Experimentar con diferentes posiciones también puede hacer que las relaciones sexuales sean más cómodas. Muchas mujeres se sienten más en control cuando pueden ajustar el ángulo, la profundidad y la velocidad de la penetración por sí mismas.
Mantener una buena salud
La salud general tiene un impacto significativo en el bienestar sexual.
La actividad física regular mejora la circulación sanguínea, fortalece los músculos, favorece la salud cardiovascular, mejora el estado de ánimo y aumenta los niveles de energía. Incluso el ejercicio moderado, como caminar a paso ligero o nadar varias veces por semana, puede influir positivamente en la función sexual.
Controlar las afecciones médicas crónicas es igualmente importante. Enfermedades como la diabetes, la hipertensión, la obesidad, la artritis y las enfermedades cardiovasculares pueden contribuir a la incomodidad sexual o a la disminución del deseo.
Una dieta equilibrada rica en frutas, verduras, cereales integrales, proteínas magras y grasas saludables favorece el equilibrio hormonal y la salud vascular. Mantenerse hidratada también ayuda a mantener la salud de los tejidos.
Fumar daña los vasos sanguíneos y disminuye la circulación en los tejidos vaginales, lo que dificulta la sequedad y la cicatrización. Dejar de fumar puede mejorar el flujo sanguíneo y la salud genital en general con el tiempo.
Limitar el consumo excesivo de alcohol también puede mejorar la respuesta sexual y reducir la sequedad vaginal en algunas mujeres.
En resumen:
La menopausia trae consigo muchos cambios naturales, pero la intimidad dolorosa no es algo que las mujeres deban aceptar sin más. La sequedad vaginal, la incomodidad y los cambios en el deseo sexual son comunes, pero se pueden controlar con la combinación adecuada de cambios en el estilo de vida, productos de venta libre, terapias médicas y apoyo emocional.

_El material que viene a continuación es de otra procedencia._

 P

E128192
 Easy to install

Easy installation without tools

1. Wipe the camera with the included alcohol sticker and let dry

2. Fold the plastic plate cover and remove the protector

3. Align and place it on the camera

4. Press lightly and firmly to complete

La experiencia de la menopausia es diferente para cada mujer. Encontrar el tratamiento más eficaz puede requerir cierta experimentación, pero muchas mujeres recuperan la comodidad, la confianza y una intimidad satisfactoria tras abordar las causas subyacentes. Si los síntomas persisten o afectan a su calidad de vida, no dude en consultar con un profesional sanitario. Con la orientación adecuada y una atención personalizada, es totalmente posible mantener una vida íntima sana y plena después de la menopausia.